=== To be done ===
**A.** Retype the stretch from "It is even more" through "help is appreciated!" in the polynomial post below.
**B.** In the polynomial post below, which technique does the poster say they intend to use?

Prove that there exists 3 numbers $a,b,c$ so that $P(a)=b, P(b)=c, P(c)=a$

The problem

Given that $P(x)=x^3-3x$. Prove that there exists $a \neq b \neq c$ such that $P(a)=b, P(b)=c, P(c)=a$

My ideas

So the conditions here makes it quite clear that I intend to use the Lagrange Interpolation: third degree polynomial versus creating three equations.

It is even more generous to think reversely that if we have 3 functions, then we can still add one other function of choice to re-create $P(x)=x^3-3x$. (Even though I think that function is $P(0)=0$

But still, I can't get the original problem done.

So any help is appreciated!

=== Available data ===
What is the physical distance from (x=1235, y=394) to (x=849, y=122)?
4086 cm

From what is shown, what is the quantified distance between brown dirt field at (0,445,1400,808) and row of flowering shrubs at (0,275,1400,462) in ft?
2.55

=== Solutions to the exercise ===
**A.**
It is even more generous to think reversely that if we have 3 functions, then we can still add one other function of choice to re-create $P(x)=x^3-3x$. (Even though I think that function is $P(0)=0$

But still, I can't get the original problem done.

So any help is appreciated!

**B.** Lagrange Interpolation